In the previous two chapters, criteria for criminalisation on the level of national and international law were discussed. As announced in the General Introduction to this book, the procedure to uncover these principles differs markedly between the two levels. National criminal law has the benefit of being able to draw from a rich tradition of doctrinal discussions concerning the issue of criminalisation. For international criminal law, this is not (yet) the case; rather, acts have been criminalised on an ad hoc basis throughout the years. Whereas the framework for criminalisation on the level of national law contains a number of clear principles, the same cannot be said for international criminalisation. Due to the specific nature of international criminal law – created, mainly, by diplomats and based on consensus – and the regime of the Rome Statute – limiting the ICC's jurisdiction to the crimes listed in the Statute – the criminalisation framework presented in Chapter 5 looks more like a road map of criminalisation than a schematic collection of principles.
In this chapter, the two ‘frameworks’ for criminalisation are compared to each other. This is done by applying the national criteria listed in Chapter 4 to the international level. This comparison opens up the possibility of cross-pollination between the two levels: some principles that were uncovered as relevant to criminalisation in national law may also be applicable to international law and vice versa. Such a comparison may prove to be fruitful for criminalisation (doctrine) discussions.
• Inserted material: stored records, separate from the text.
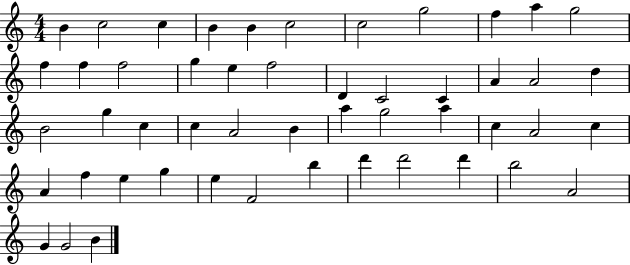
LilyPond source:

{
  \clef treble
  \numericTimeSignature
  \time 4/4
  \key c \major
  b'4 c''2 c''4 | b'4 b'4 c''2 | c''2 g''2 | f''4 a''4 g''2 | \break f''4 f''4 f''2 | g''4 e''4 f''2 | d'4 c'2 c'4 | a'4 a'2 d''4 | \break b'2 g''4 c''4 | c''4 a'2 b'4 | a''4 g''2 a''4 | c''4 a'2 c''4 | \break a'4 f''4 e''4 g''4 | e''4 f'2 b''4 | d'''4 d'''2 d'''4 | b''2 a'2 | \break g'4 g'2 b'4 | \bar "|."
}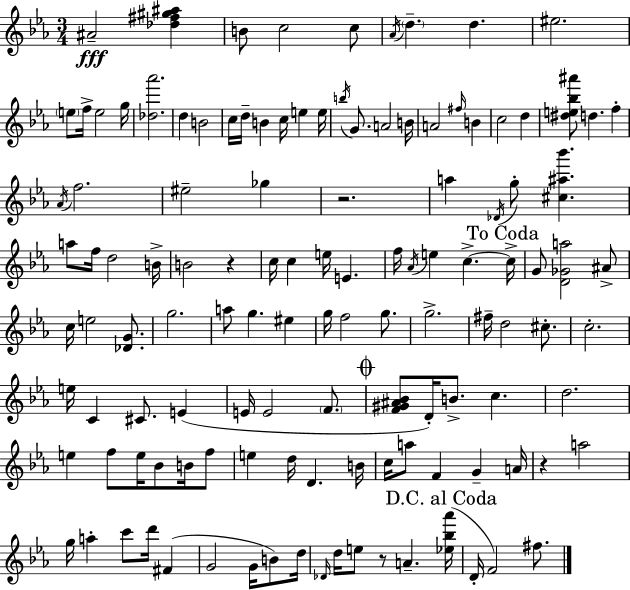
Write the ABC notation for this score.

X:1
T:Untitled
M:3/4
L:1/4
K:Eb
^A2 [_d^f^g^a] B/2 c2 c/2 _A/4 d d ^e2 e/2 f/4 e2 g/4 [_d_a']2 d B2 c/4 d/4 B c/4 e e/4 b/4 G/2 A2 B/4 A2 ^f/4 B c2 d [^de_b^a']/2 d f _A/4 f2 ^e2 _g z2 a _D/4 g/2 [^c^a_b'] a/2 f/4 d2 B/4 B2 z c/4 c e/4 E f/4 _A/4 e c c/4 G/2 [D_Ga]2 ^A/2 c/4 e2 [_DG]/2 g2 a/2 g ^e g/4 f2 g/2 g2 ^f/4 d2 ^c/2 c2 e/4 C ^C/2 E E/4 E2 F/2 [F^G^A_B]/2 D/4 B/2 c d2 e f/2 e/4 _B/2 B/4 f/2 e d/4 D B/4 c/4 a/2 F G A/4 z a2 g/4 a c'/2 d'/4 ^F G2 G/4 B/2 d/4 _D/4 d/4 e/2 z/2 A [_e_b_a']/4 D/4 F2 ^f/2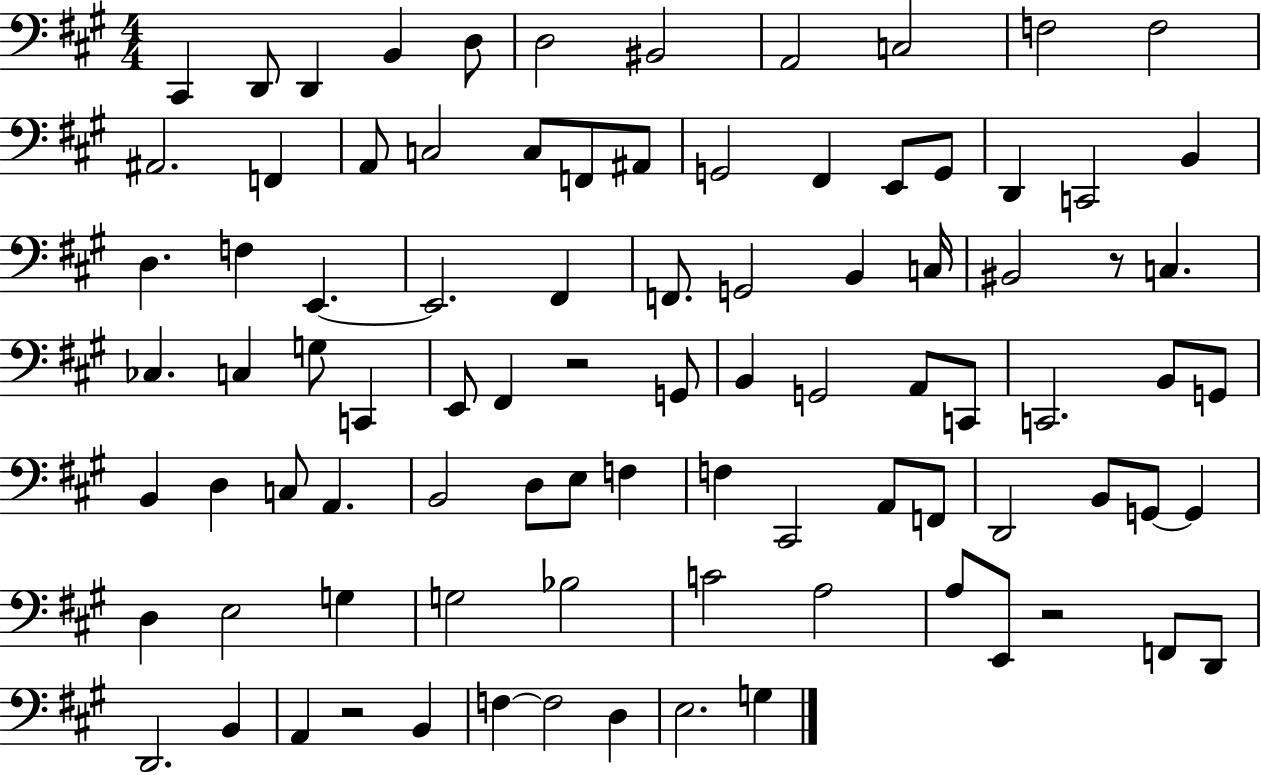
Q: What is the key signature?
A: A major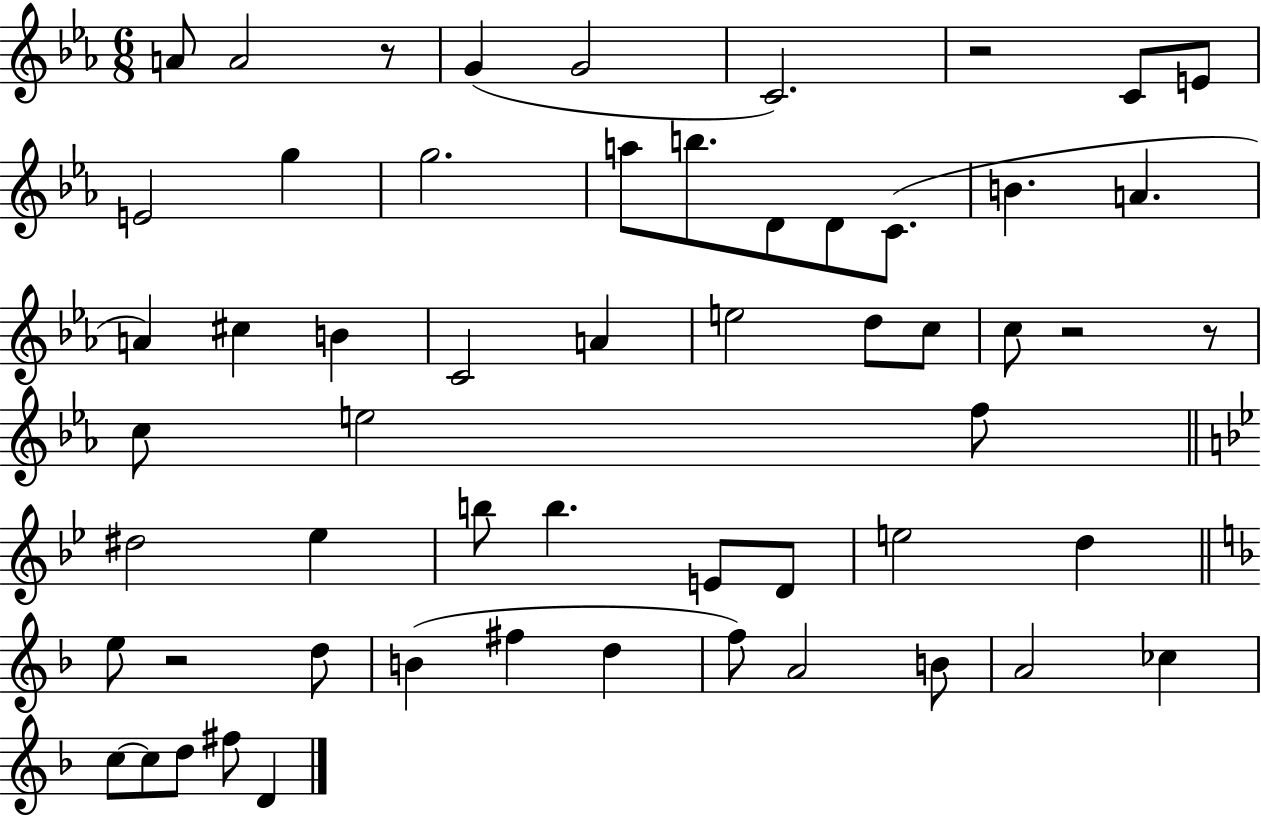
X:1
T:Untitled
M:6/8
L:1/4
K:Eb
A/2 A2 z/2 G G2 C2 z2 C/2 E/2 E2 g g2 a/2 b/2 D/2 D/2 C/2 B A A ^c B C2 A e2 d/2 c/2 c/2 z2 z/2 c/2 e2 f/2 ^d2 _e b/2 b E/2 D/2 e2 d e/2 z2 d/2 B ^f d f/2 A2 B/2 A2 _c c/2 c/2 d/2 ^f/2 D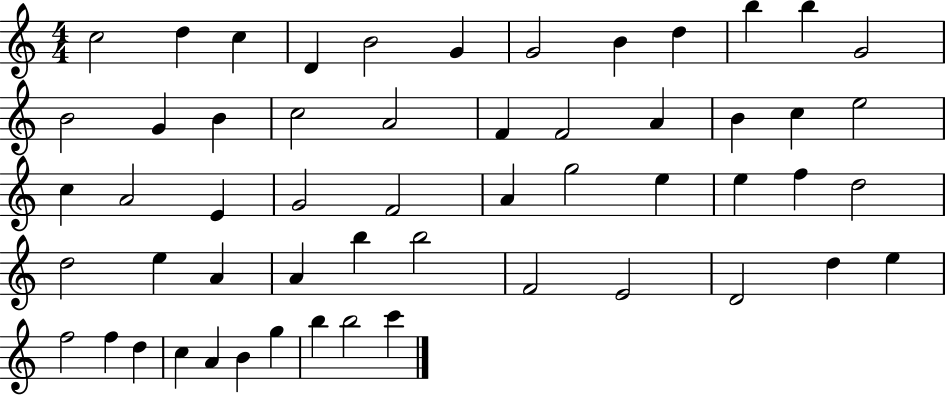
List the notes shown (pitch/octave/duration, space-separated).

C5/h D5/q C5/q D4/q B4/h G4/q G4/h B4/q D5/q B5/q B5/q G4/h B4/h G4/q B4/q C5/h A4/h F4/q F4/h A4/q B4/q C5/q E5/h C5/q A4/h E4/q G4/h F4/h A4/q G5/h E5/q E5/q F5/q D5/h D5/h E5/q A4/q A4/q B5/q B5/h F4/h E4/h D4/h D5/q E5/q F5/h F5/q D5/q C5/q A4/q B4/q G5/q B5/q B5/h C6/q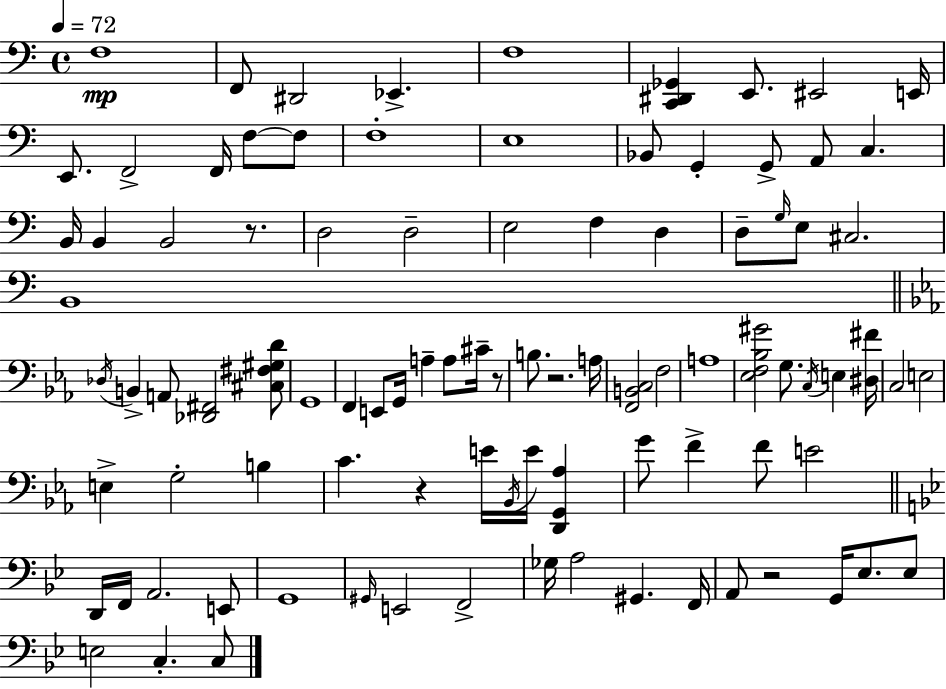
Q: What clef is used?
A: bass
HARM AND WRONG: A HIGHER THRESHOLD
International criminal law is a special sort of law: it only deals with the worst crimes imaginable. Crimes against humanity are inhumane acts that cause victims great suffering. War crimes are serious violations of the laws applicable in armed conflict. Genocide, the crime of crimes, is aimed at the destruction of a group of people. In other words, it does not get more serious than that. As a consequence, the harm and wrong principles – which are also condiciones sine quibus non for criminalisation in international law – have higher thresholds in international criminal law than on the level of national criminal law. Minor harms and minor wrongs will not, and should not, be codified in the Rome Statute.